ATSO Training Provides Full Spectrum of Deployment
By Staff Sgt. Michael Matkin, 161st Air Refueling Wing
/ Published October 05, 2010
Phoenix Sky Harbor Air National Guard Base -- The 161st Air Refueling Wing aircraft maintenance flight developed and created an Ability to Survive and Operate, or ATSO, training facility in preparation for an upcoming Operational Readiness Exercise and Operational Readiness Inspection in a hanger at Phoenix Sky Harbor Air Force Base.
The ATSO training facility consists of multiple stations that recreate the full spectrum of a deployment.
"To make training as realistic as possible we decided to go through the full deployment starting with a pre-deployment briefing, such as checking dog tags and ID cards to get them in the mood," said Senior Master Sgt. Jeffrey Kellow, training facility designer and ATSO training instructor.
After the pre-deployment briefing, participants were put on a bus and transported to the hanger. They were then in-processed and issued weapons.
"[The pre-deployment and in-processing phase] gets them in the mindset that they are not at work - that they are deployed," said Sergeant Kellow.
Once they are issued weapons, participants move into a different section of the hanger where the training stations are located.
"We decided to train on some of the most common scenarios, such as bunker building, covering critical assets, and performing self-aide buddy care, because it's one thing to read about it and it's another thing to actually complete a task," said Sergeant Kellow. "Also, by keeping the training more realistic everyone seems to get a lot more out of it and it seems to stick a little better."
"The training was really worthwhile, especially since this is what we are going to be graded upon when it comes time for the ORE and ORI," said Lt. Col. Mitchell Culp, participant and the 161st Aircraft Maintenance Commander. "The station dealing with the casualties was especially good training; however, the best part was getting out of MOPP4." Mission-Oriented Protective Posture or MOPP levels determine the necessary gear and preparations in the event of nuclear, chemical or biological attack.
Not only were members of the unit impressed with the ATSO training setup, but visiting groups were also highly impressed.
"We had a group of [servicemembers] from the Air National Guard Combat Readiness Training Center, Volk Field, Wis. visit and they told us that our base is doing a thousand times better than 99 percent of the other units," said Sergeant Kellow.
The 459th Air Refueling Wing, Andrews Air Force Base, Md., also visited the ATSO training facility.
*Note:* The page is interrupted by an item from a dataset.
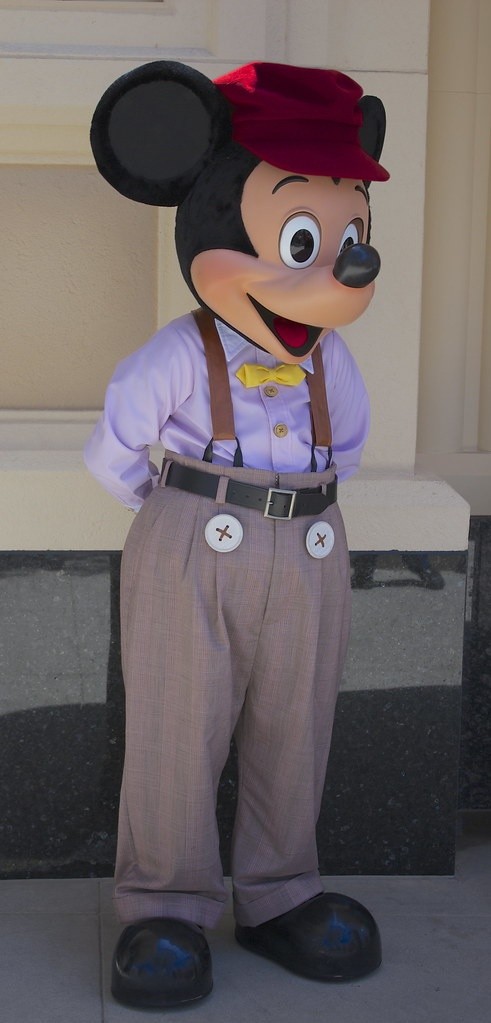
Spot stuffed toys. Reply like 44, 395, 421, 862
80, 61, 391, 1006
This group, which is tasked to partner with the 161 ARW for the base's next ORE and ORI, included their Wing Commander and most of his subordinate commanders.
"They were very impressed and we have talked about an exchange where we would help one another at our respective bases," said Sergeant Kellow. "This partnership is the key to our future ORE and ORI success and is mutually supported by both commanders."
"As the 161 ARW prepares for the upcoming ORE and ORI, training such as this, will prove invaluable," said Colonel Culp.